PHILOSOPHY; HISTORY; POLITICS; CULTURAL STUDIES; LATIN AMERICA
Vol. 3 No. 8 (2009): Sección: Inmigración y empresarios
Dossier

En torno al “desplazamiento” de los empresarios nacionales por los inmigrantes europeos. El caso de Concepción, Chile (siglo XIX y primeras décadas del siglo XX)

Leonardo Mazzei de Grazia
Facultad de Humanidades y Educación. Universidad Andrés Bello

Published 2022-08-31

Keywords

  • empresarios,
  • nacionales,
  • inmigración,
  • europeos,
  • Concepción
  • entrepreneurs,
  • nationals,
  • immigration,
  • Europeans,
  • Concepción

How to Cite

Mazzei de Grazia, L. (2022). En torno al “desplazamiento” de los empresarios nacionales por los inmigrantes europeos. El caso de Concepción, Chile (siglo XIX y primeras décadas del siglo XX).
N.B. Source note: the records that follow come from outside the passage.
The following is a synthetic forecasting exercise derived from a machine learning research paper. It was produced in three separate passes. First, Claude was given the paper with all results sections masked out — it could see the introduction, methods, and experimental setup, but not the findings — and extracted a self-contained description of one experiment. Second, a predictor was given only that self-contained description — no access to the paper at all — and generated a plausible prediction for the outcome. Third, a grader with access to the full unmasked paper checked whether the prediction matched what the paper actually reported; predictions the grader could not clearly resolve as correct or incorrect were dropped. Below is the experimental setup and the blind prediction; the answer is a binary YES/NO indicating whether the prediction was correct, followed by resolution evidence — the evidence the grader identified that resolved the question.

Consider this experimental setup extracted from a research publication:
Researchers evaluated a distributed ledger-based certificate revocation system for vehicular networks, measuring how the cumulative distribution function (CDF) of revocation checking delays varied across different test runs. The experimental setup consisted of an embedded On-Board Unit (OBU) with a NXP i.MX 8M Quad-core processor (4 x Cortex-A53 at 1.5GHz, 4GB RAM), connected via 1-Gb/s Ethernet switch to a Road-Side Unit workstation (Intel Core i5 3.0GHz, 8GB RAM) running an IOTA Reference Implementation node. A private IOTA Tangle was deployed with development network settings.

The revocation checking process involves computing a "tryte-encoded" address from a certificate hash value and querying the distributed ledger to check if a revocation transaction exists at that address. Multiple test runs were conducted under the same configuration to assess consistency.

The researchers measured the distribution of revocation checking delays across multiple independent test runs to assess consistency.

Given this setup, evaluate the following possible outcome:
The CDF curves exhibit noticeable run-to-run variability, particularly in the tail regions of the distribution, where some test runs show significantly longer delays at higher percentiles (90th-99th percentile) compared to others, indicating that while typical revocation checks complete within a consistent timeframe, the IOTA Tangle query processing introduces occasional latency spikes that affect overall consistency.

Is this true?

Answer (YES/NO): NO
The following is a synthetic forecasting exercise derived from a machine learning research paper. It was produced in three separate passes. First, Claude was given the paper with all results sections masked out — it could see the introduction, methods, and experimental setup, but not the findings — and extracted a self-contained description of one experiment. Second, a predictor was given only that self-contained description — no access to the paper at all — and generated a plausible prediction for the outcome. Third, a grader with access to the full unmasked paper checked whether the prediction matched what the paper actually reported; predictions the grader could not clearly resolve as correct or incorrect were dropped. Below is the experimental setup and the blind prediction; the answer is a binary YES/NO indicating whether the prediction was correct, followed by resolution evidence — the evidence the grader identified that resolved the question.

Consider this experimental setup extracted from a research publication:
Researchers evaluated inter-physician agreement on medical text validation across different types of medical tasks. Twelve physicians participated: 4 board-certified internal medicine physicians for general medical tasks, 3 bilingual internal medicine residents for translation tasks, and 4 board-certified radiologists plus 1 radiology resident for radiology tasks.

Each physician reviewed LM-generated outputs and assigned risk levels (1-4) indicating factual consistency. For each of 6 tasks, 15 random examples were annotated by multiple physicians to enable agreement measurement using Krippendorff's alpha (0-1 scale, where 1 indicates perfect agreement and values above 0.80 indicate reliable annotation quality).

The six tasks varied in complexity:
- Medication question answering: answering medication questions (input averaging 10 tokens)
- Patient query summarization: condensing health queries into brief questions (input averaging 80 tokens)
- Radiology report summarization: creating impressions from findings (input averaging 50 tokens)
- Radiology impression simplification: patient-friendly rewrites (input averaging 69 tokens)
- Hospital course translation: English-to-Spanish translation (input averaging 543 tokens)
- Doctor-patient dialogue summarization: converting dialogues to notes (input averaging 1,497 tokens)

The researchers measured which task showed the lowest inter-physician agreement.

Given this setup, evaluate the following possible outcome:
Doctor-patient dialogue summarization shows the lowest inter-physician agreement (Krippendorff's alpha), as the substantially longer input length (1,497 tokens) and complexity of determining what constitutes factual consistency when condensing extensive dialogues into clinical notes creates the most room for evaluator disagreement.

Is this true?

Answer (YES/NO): NO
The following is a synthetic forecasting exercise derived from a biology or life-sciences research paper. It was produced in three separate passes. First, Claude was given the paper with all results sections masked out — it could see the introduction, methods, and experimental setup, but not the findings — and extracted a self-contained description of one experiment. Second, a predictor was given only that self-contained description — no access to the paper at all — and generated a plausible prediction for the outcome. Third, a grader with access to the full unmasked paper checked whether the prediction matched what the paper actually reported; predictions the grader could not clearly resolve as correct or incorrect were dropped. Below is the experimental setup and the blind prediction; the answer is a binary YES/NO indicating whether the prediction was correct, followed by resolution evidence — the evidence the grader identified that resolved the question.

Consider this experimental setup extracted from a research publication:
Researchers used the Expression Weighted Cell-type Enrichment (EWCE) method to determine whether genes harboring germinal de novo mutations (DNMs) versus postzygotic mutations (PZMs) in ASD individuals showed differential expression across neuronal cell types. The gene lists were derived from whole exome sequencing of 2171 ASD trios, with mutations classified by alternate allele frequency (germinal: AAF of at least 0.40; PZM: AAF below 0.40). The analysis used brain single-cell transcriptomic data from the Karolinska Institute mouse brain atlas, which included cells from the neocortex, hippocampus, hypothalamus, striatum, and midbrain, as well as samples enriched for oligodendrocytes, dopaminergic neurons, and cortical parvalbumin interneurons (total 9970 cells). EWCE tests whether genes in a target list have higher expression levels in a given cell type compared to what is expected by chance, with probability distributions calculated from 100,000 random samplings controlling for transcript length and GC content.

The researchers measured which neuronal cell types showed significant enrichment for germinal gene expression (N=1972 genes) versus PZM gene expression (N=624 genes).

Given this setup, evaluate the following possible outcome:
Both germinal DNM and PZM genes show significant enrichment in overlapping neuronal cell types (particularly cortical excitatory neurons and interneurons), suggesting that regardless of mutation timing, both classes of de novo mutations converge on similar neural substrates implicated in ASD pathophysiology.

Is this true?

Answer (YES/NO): NO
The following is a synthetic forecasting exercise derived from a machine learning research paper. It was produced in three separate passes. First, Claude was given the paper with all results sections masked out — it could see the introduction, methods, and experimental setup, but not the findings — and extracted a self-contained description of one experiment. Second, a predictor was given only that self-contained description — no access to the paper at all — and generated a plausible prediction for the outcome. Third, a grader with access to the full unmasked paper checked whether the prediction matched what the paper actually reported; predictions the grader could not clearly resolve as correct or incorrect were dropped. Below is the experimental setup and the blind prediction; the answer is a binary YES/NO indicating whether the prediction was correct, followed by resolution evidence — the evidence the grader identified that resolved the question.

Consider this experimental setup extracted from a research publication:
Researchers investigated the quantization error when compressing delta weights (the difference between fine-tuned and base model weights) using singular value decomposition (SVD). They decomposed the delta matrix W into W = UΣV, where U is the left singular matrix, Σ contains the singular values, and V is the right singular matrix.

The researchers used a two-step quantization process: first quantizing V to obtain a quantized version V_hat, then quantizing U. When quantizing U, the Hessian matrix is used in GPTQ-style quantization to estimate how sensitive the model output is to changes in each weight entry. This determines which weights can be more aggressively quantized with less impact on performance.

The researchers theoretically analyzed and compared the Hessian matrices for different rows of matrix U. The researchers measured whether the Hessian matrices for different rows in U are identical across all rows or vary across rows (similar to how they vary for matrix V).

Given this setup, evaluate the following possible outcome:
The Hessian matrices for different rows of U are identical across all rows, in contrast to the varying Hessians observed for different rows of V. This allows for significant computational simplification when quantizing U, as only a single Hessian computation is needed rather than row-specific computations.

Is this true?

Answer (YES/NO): NO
ENCUENTROS LATINOAMERICANOS (Segunda Época) ENCLAT ISSN 1688-437X, 3(8), 28–42. https://doi.org/10.59999/3.8.1687

Abstract

In the nineteenth century social and intellectual elites throughout Spanish America showed a great admiration for European Culture, which led them to despise the native and mestizo roots of Latin America.  Sarmiento’s well-known expression, Civilization and Barbarism, epitomized the predilection for the European lifestyle and progress.  However, at the beginning of twentieth century a nationalist reaction emerged and cultural native roots began to be appreciated.  In Chile, this new trend was represented, among other thinkers, by Tancredo Pinochet Le Brun, Francisco Antonio Encina and, above all, by Nicolás Palacios.  They dennounced European immigration, and saw it as a detrimental process that caused the displacement of national entrepreneurs.  In regards to that view, this article analyzes the commercial relations between Chilean and foreign businessmen since Independence, paying particular attention to the composition of the entrepreneurial communities in the Concepción region.  We argue that nationals and foreigners complemented each other, and that, instead of a displacement of national entrepreneurs, it took place a process of expansion to new markets and areas.  That was the case, indeed, from the 1820s, and even earlier on, with the articulation of the Chilean economy to the British market, and through the exporting of copper, hides, and other products; and, with the rise of domestic trade associated to urban population growth.  In sum, rather than displacing Chilean entrepreneurs, foreigners’ commercial activity was associated to a process of market expansion.